❄️ Frostige Beziehungen: Atalanta BC vs. Borussia Dortmund
Die Spannungen zwischen Atalanta und Borussia Dortmund sind nach dem 2:0-Sieg des BVB gegen den italienischen Klub deutlich sichtbar geworden. Was zunächst wie ein gewöhnliches Europapokalspiel wirkte, hat die Kontroverse rund um den Transfer des jungen Stürmers Samuele Inácio im Jahr 2024 erneut entfacht. Dass sich die beiden Trainer nach Abpfiff nicht die Hand gaben, schien mehr als nur sportlicher Frust zu sein – es spiegelte eine Beziehung wider, die auch abseits des Platzes belastet ist.
Laut Sky Italia boykottierten Atalanta-Präsident Antonio Percassi und weitere Klubverantwortliche das obligatorische UEFA-Mittagessen mit den BVB-Offiziellen. Ein solcher Schritt ist im europäischen Fußball ungewöhnlich, da selbst Rivalen auf diplomatische Gesten achten. Der Boykott zeigt, wie tief Percassis Unmut über die Umstände von Inácios Wechsel sitzt.
Percassi sprach von einem „eklatanten Mangel an Respekt“ seitens Dortmunds. Konkrete Details zu einem möglichen Verstoß gegen FIFA-Regularien nannte er zwar nicht, doch er deutete an, dass der Bundesligist beim Transfer des damals 17-jährigen Offensivspielers nicht korrekt gehandelt habe.

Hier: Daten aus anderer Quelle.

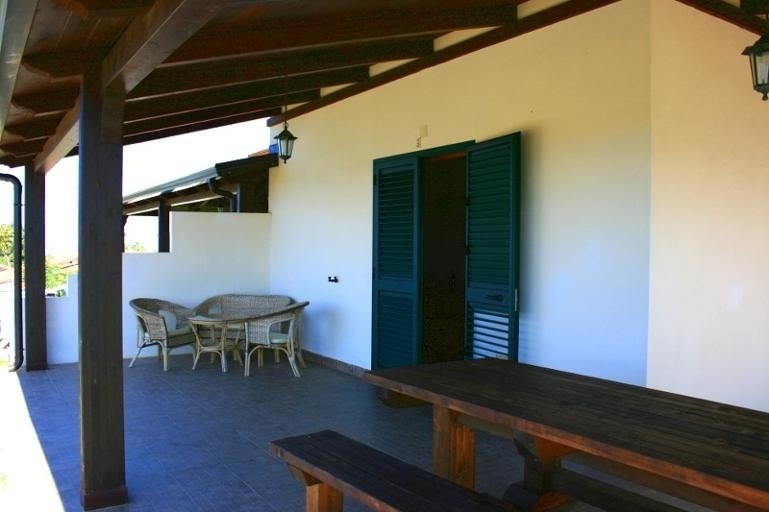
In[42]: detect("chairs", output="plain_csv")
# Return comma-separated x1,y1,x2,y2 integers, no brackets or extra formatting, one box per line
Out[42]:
128,298,197,371
244,301,309,377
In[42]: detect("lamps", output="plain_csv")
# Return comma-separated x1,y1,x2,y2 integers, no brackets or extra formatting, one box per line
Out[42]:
741,0,769,100
273,76,298,164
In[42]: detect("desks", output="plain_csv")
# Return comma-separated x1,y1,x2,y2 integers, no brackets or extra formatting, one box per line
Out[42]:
363,358,769,512
184,313,250,373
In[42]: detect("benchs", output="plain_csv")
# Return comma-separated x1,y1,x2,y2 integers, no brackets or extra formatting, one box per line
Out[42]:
270,403,497,512
193,293,292,361
514,438,769,512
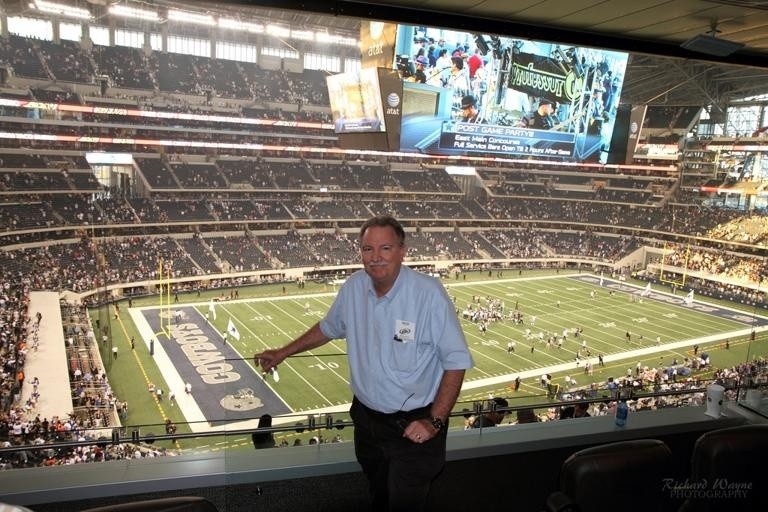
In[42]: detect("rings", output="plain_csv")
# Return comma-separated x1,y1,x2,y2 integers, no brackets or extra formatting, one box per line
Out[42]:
416,434,421,439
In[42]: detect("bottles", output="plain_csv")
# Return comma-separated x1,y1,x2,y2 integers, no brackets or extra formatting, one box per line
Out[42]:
616,399,628,426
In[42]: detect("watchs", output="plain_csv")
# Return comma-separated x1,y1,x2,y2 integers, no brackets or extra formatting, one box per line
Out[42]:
426,414,445,429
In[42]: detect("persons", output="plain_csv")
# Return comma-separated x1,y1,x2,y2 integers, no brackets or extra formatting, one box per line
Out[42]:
0,32,768,470
254,218,473,512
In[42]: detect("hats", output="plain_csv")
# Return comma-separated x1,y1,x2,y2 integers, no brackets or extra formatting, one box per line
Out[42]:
491,398,512,414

„Der Junge wurde von uns ausgebildet“, betonte Percassi und verwies darauf, dass es klare Fristen und Abläufe gebe, die Vereine bei Jugendtransfers einhalten müssten. Seiner Ansicht nach habe Dortmund diese Grenzen überschritten. „Klubs müssen sich gegenseitig respektieren. Dortmund kann nicht einfach ein Talent aus Atalantas Jugendakademie ‚stehlen‘“, erklärte er und bezeichnete die Angelegenheit als „offene Wunde“.
Der Transfer selbst sorgte 2024 kaum für Schlagzeilen. Inácio wechselte aus Atalantas U17 in die U19 von Dortmund, die Ablösesumme blieb unbekannt. Keine große Präsentation, kein Millionen-Deal – scheinbar nur ein weiterer Jugendwechsel. Doch hinter den Kulissen scheint es bereits damals Spannungen gegeben zu haben.
Borussia Dortmund gilt seit Jahren als Verein mit klarem Fokus auf die Entwicklung junger Talente. Der Klub hat sich international einen Ruf als Sprungbrett für Nachwuchsspieler erarbeitet. Aus Dortmunder Sicht dürfte der Transfer Teil dieser langfristigen Strategie gewesen sein – vermutlich im Einklang mit den geltenden Regeln.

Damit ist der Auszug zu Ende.